We got through a tremendous amount of material with a particular emphasis on control, tactics, and timing. I particularly enjoyed how humble and yet skilled the members of these group were, a testament to school owner Youchai.

We spent a chunk of both days working on throws and arm locks in unarmed grappling. Then exploring how these techniques could work with longswords, sideswords, and rapiers. This group really took to grappling—I think we could have spent a whole workshop just on that!

At the end of the workshop I spent time fencing at longsword with TB, who has been studying Duello Armizare through Yingbao in Fujian. It is a special thing to cross swords with a student of my system who has learned it through a chain of teachers and students (Me to Sihong to Yingbao to TB). I was impressed with his capacity to work through sequences of action in the true fight, controlling, probing, recovering, and seeking to strike in tempo and with cover. I’m looking forward to seeing where he takes his practice next.

This whole group was enthusiastic, humble, and hard working. They would spend a day training with me and then spar and practice into the night only to get up the next day and do it again. I’m looking forward to coming back!

A Cultural Exchange

All told I was in China for 24 days. It was a whirlwind tour with so many people, places, and experiences. I feel richer for my time in China and honoured to be able to share the arts that I love with so many enthusiastic practitioners.

As I have mentioned in other posts, my own martial arts journey started with Chinese martial arts. It is a special thing to be able to return that exchange of cultural knowledge by bringing martial arts from my Italian heritage to people in China who are intrigued about far-off cultures in the same way that I was.

The main thing I wanted to share with the Chinese HEMA community was to broaden their understanding of the art of arms as a whole. There are some great competitors in China who are digging deep into single disciplines like longsword and rapier. My goal was to link them with other disciplines to help them understand how their practice of a single weapon could be expanded and deepened through understanding the martial arts across disciplines.

I also wanted to help them understand the art of arms as a system. A method for identifying and solving martial, and in some cases non-martial problems. Martial art is not just a fun way to compete its also a powerful way to explore and build our own physical and mental capacities while connecting with others in supportive community. Everyone can become stronger, more graceful, and more confident by learning to fence, grapple, and flow.

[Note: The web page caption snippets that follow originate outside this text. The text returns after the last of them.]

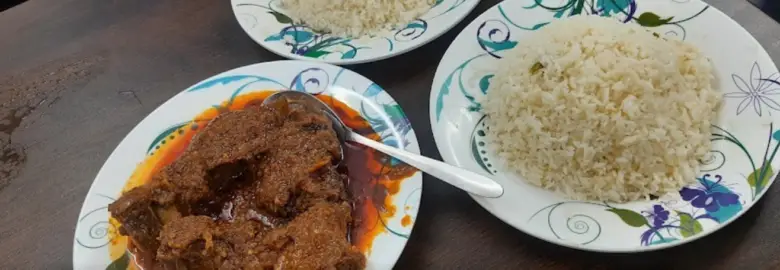 Mamun Biriyani House – Khilgaon, Dhaka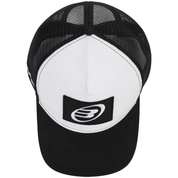 Gorra Bullpadel BPG 265 I Negro blanco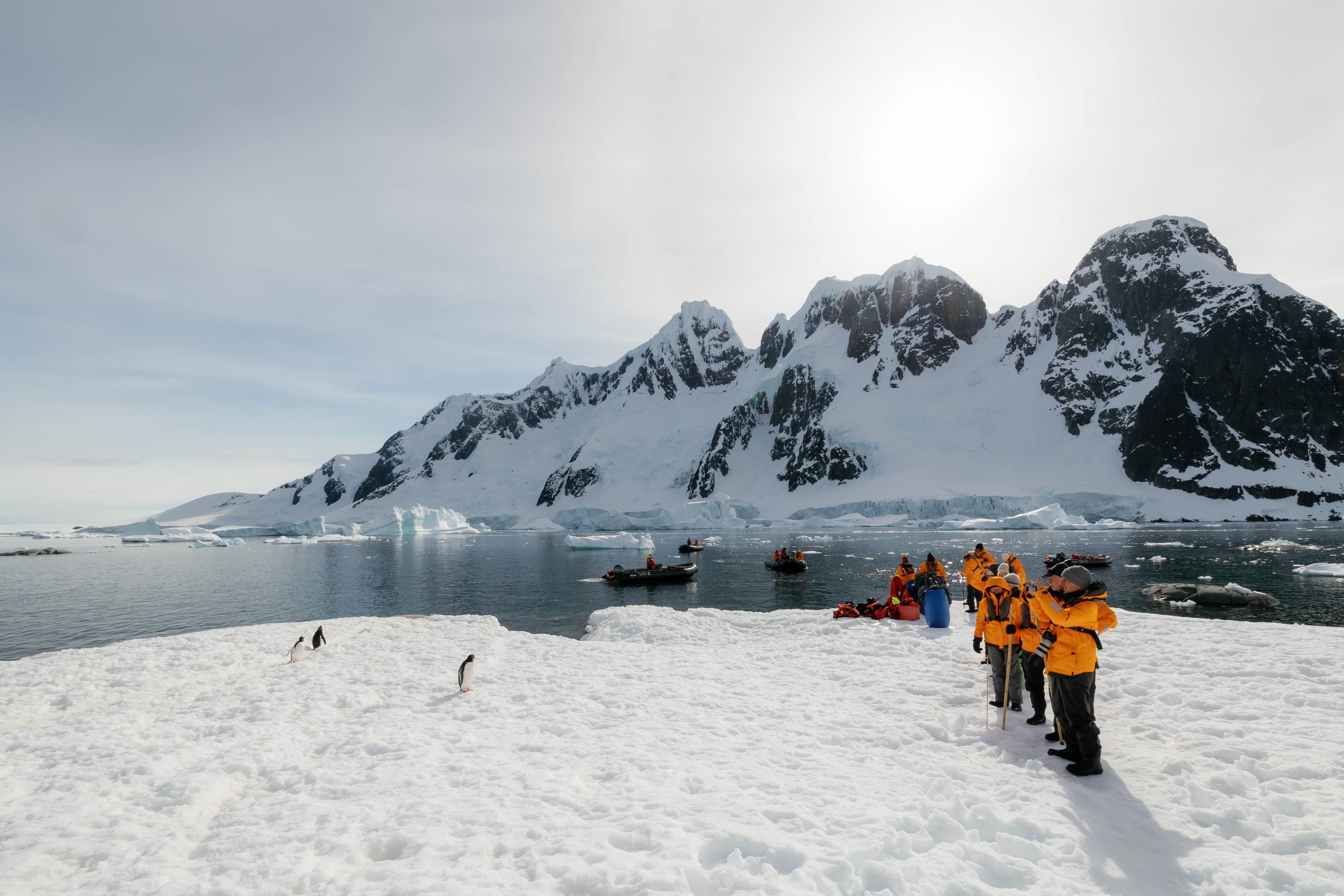 Shore Experiences By Seabourn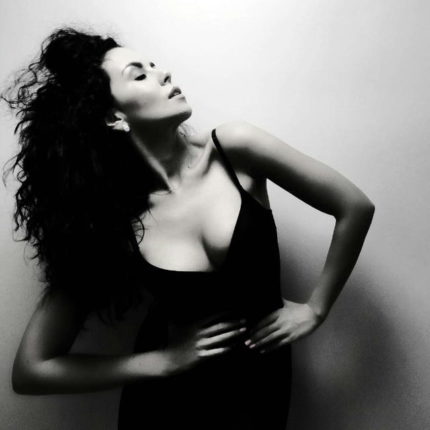 Настя Каменских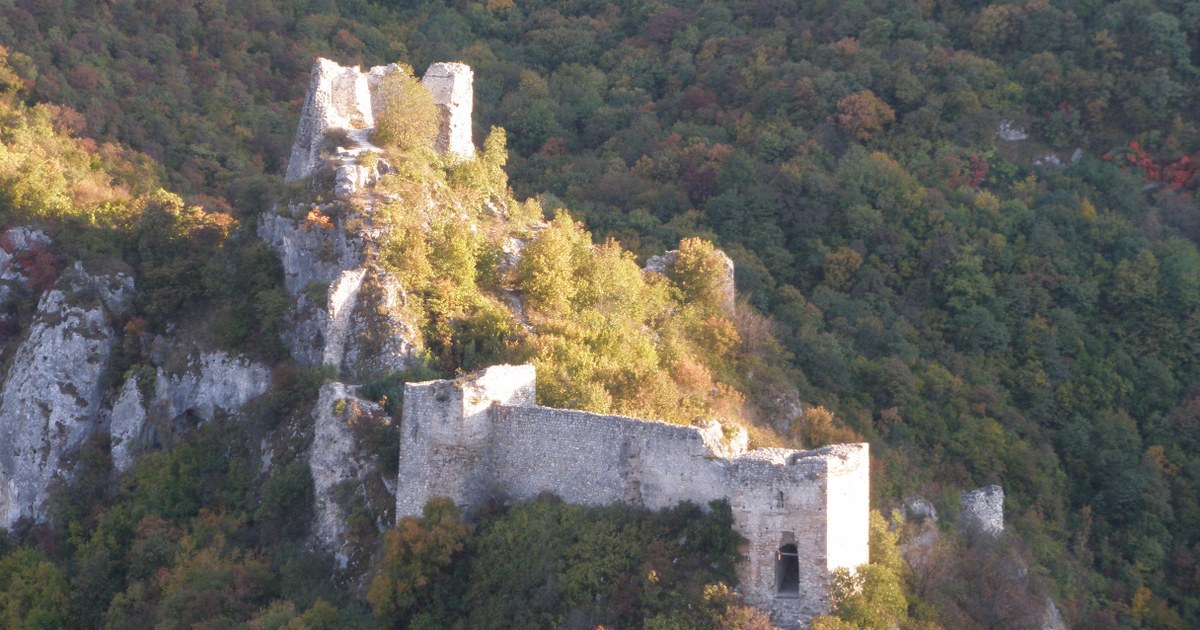 Sokograd Sokobanja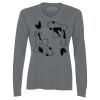ATC Pro Team Long Sleeve Ladies' Tee Thumbnail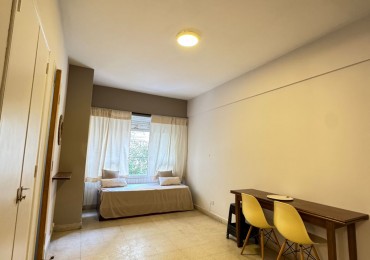 DEPTO 1 amb a la calle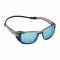 Julbo Sunglasses Shield M Spectron 3 gray/blue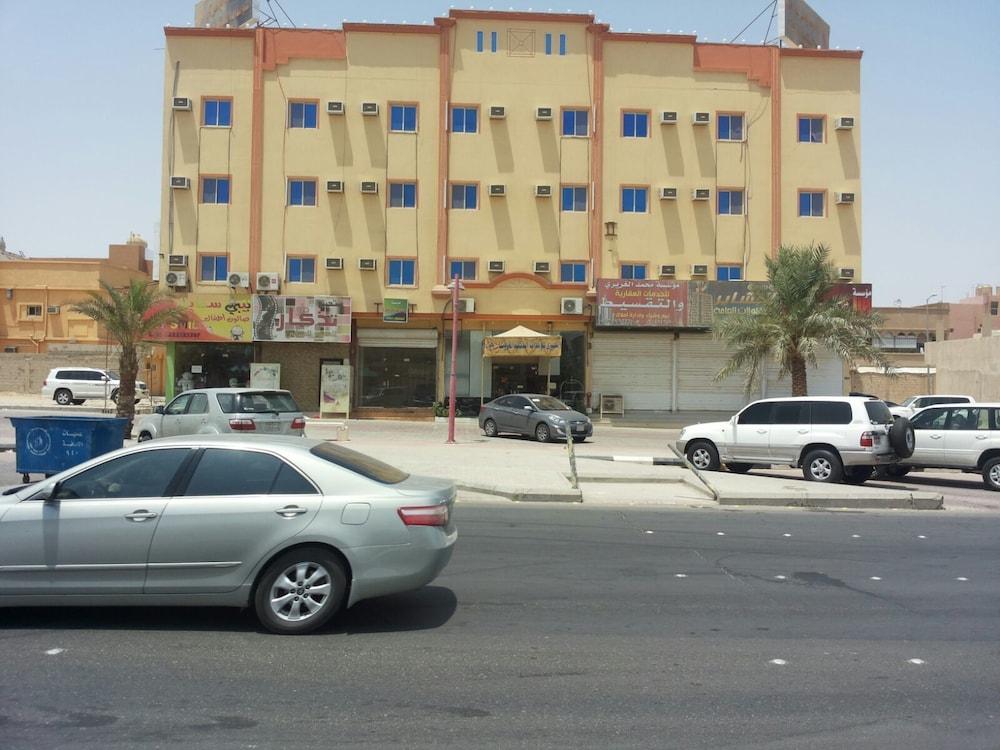 Al Eairy Furnished Apartments Al Ahsa 4 - Featured Image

I was pleased by how deeply this was received by my students in China and I look forward to seeing where their journeys have brought them when I circle my way back around.

Safely back to Vancouver

My Next Visit to China

My Chinese adventure isn’t over yet. I’ll be returning for the last two weeks of July to teach a seminar in Xiamen on longsword and rapier followed by a series of workshops in Taipei on Rapier, Sidesword, and Italian stick.